Dr. Alex Taylor from The University of Auckland has demonstrated that New Caledonian crows have the ability to perform causal reasoning, which is the ability to infer that something you cannot see may be the cause of something. According to the article, this is the first study to experimentally demonstrate this ability in a species other than humans.
Here's an alternative explanation, that might or might not have any merit: the crows know that the stick comes from behind the blind, and see the human (whom they might trust as a member of their social group) enter the blind and leave safely. Rather than figuring that the stick movement was caused by the human, they see that the human has been exposed to the stick without being harmed and do not fear the stick. Crows socially mob potential predators, so perhaps seeing a member of their group (assuming that crows, like dogs, can incorporate humans into their social structure and have had the opportunity to do so) investigate a potential threat and deem it harmless would reduce their anxiety about that threat.

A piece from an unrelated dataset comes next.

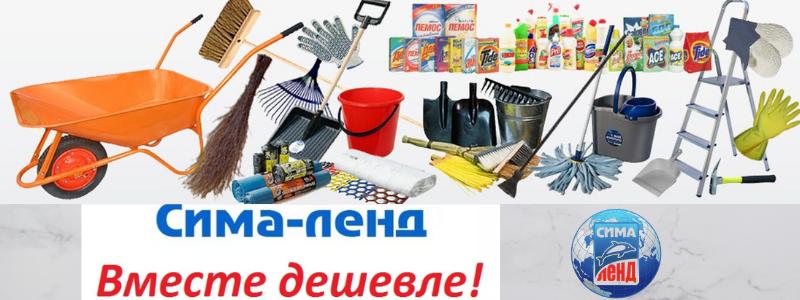 Хозтовары для уборки, стирки, хранения, все для бани и дома !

I really don't know much about crows, though - what do folks with more knowledge think about this idea? It surely assumes some intelligent thinking, but not in the same way as "humans cause stick movement."
Next time someone calls me a birdbrain, I will take it as a compliment. :-)
Surely the crow was just unsure if the human was going to enter the second time, since it had seen evidence of this happening previously?
Hey, that's great.I've never imagined that crows (or any other birds) can be so intlneigelt. The most impressive is that their behavior is propagating between them.But imagine teaching them something wrong how to unlearn them doing such things this can be a interesting question from security point of view.